[toyg]

Part of the reason your Slack is so slow is that a lot of stuff is built to protect from problems that Rust might eventually solve.

Slack builds the UI on web technology that got widespread in part because it solves awkward problems with deployment (self-contained and consistent graphic libraries, so you don’t have to worry about how your DE compiled this or that other toolkit) and safety (web tech is heavily sandboxed so that crashes and executions won’t open doors to bad actor). In the long run, Rust will definitely make the latter less cumbersome (less worrying about crashes -> simpler, lighter, faster sandboxes) and possibly help with the former a bit (desktop environments and their libraries could shed some complexity when moving to Rust and make it easier for programs to access them safely).

I think it’s a noticeable step forward. Will it solve everything? No, some of the problems with Slack-like situations are due to economic factors (browsers sticking to JS will forever continue to make JS programmers cheaper and more plentiful than basically any other type of programmer) that Rust is unlikely to affect. But perfect is the enemy of good in this sort of thing: incremental progress is better than no progress.

[skohan]

But I think Rust is also quite vulnerable to the layering problem the previous commenter is speaking about. One of the best things about Rust is how easy Cargo makes it to include 3rd party code in a project, but this is also one of Rust's biggest risks.

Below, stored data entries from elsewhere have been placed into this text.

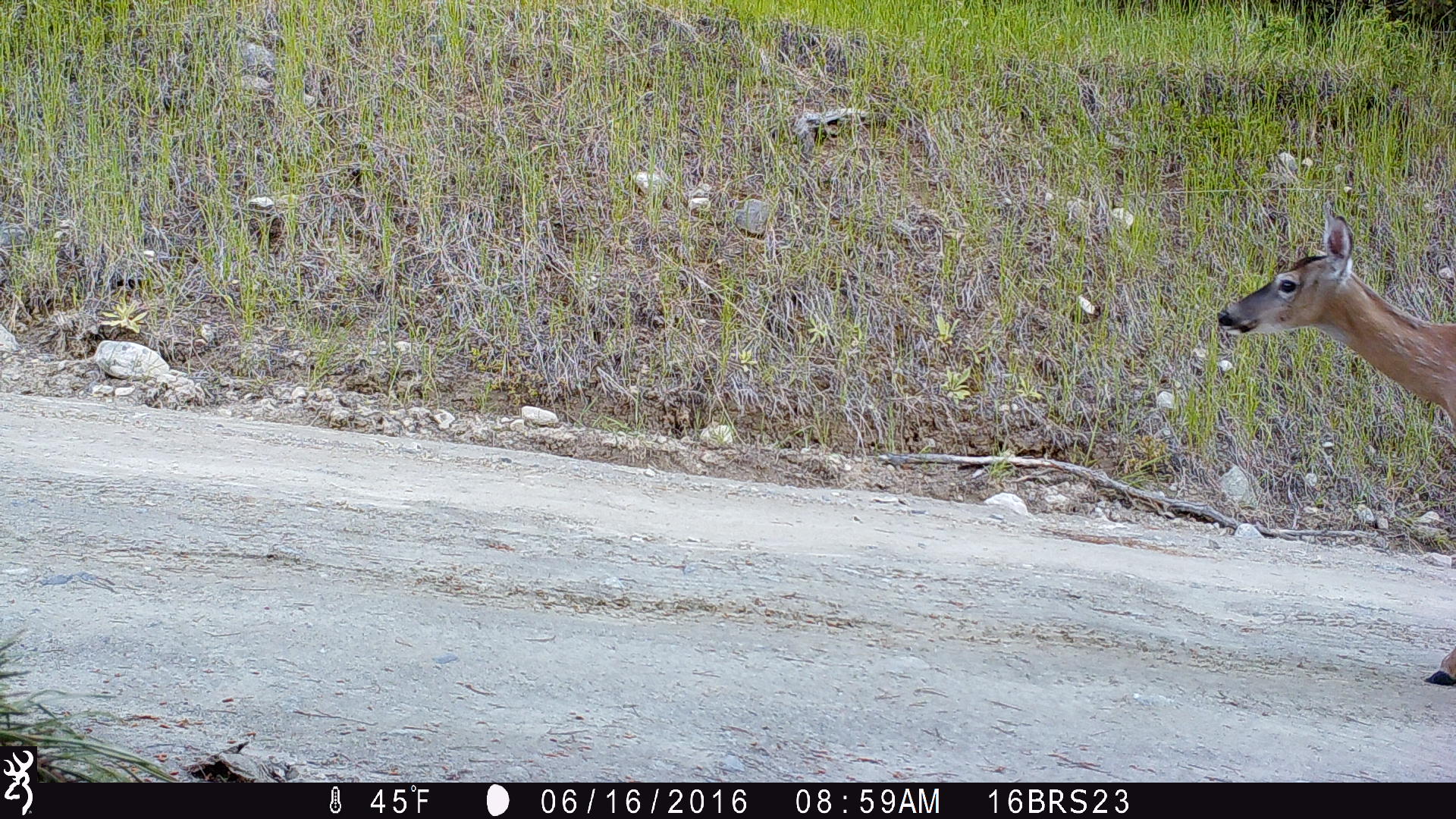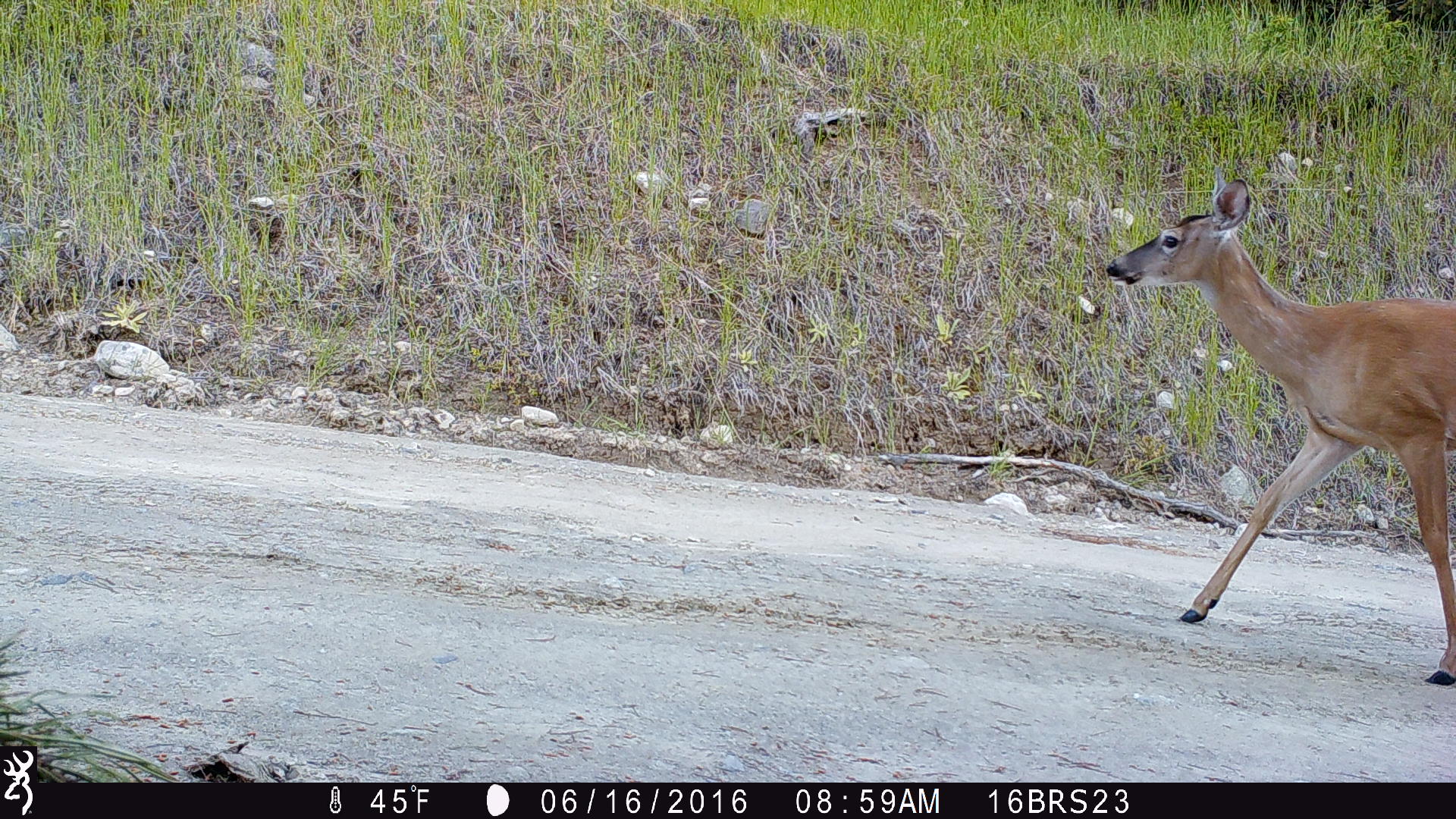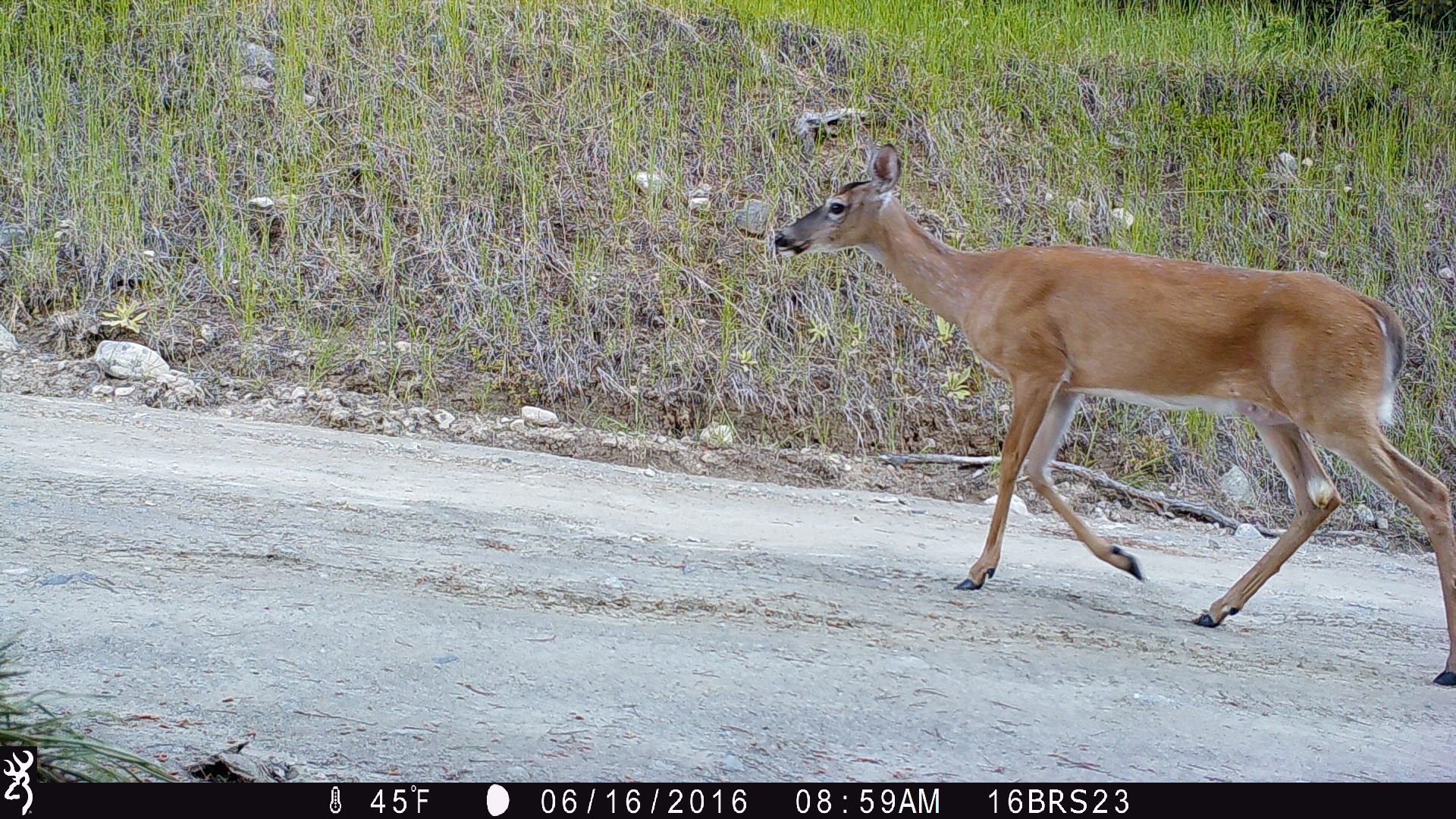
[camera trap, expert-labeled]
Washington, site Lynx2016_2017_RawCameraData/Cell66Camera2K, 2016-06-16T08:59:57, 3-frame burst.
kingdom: Animalia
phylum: Chordata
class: Mammalia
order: Artiodactyla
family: Cervidae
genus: Odocoileus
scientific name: Odocoileus virginianus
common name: white-tailed deer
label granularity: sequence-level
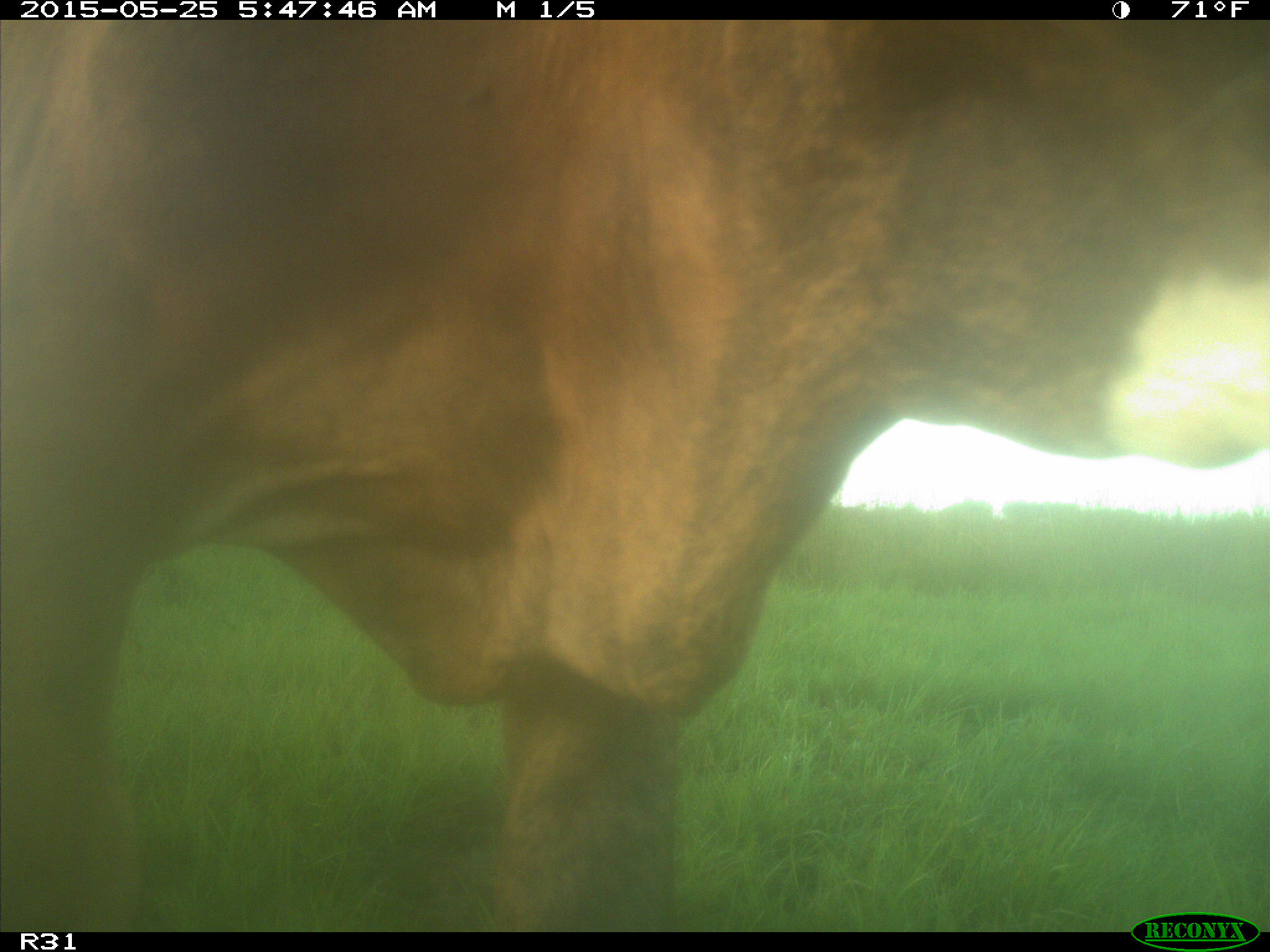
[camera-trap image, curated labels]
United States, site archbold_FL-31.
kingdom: Animalia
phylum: Chordata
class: Mammalia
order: Artiodactyla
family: Bovidae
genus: Bos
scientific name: Bos taurus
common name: domestic cow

It's already common for Rust projects to have massive lists of dependency, and that's something which generally gets worse as time goes on rather than better.

Rust as a language may have favorable properties with respect to speed and safety, but programs which run on top of a massive tree of third party code which has been written by god-knows-who tend not to be very fast or very secure.

NPM has already shown that dependencies can be used as an attack vector, and unless Rust can solve this problem, I don't think it's going to bring us some brave new world where we don't have to sandbox anymore.

[nindalf]

> programs which run on top of a massive tree of third party code which has been written by god-knows-who tend not to be very fast or very secure.

You have a point about security, but not about the speed. I can probably link 5 "we rewrote in Rust and it was much faster" articles. All of these used third party libraries. ripgrep for example, is faster than grep, despite having more dependencies. In reality, it just promotes better code reuse without impacting run time speed. If anything, separating your code into crates improves incremental compilation times.

It's possible that you might pull in a large dependency with many features. Compiling all of this and removing the unused code will cause a compile time penalty and no run time penalty. In practice, Rust crates that expose multiple features have a way to opt-out/opt-in to exactly what you need. No penalty at all. In any case, most rust crates err towards being small and doing one thing well.

Examples

- https://blog.mozilla.org/nnethercote/2020/04/15/better-stack...

- https://hacks.mozilla.org/2018/01/oxidizing-source-maps-with...

[skohan]

I agree that Rust has very favorable characteristics when it comes to performance. My argument would be that language choice is not a panacea. It's certainly possible to write performant code which leans on dependencies, but the style of development which relies heavily on piecing together 3rd party libraries and frameworks without knowledge of their implementation details is not a recipe for optimal performance.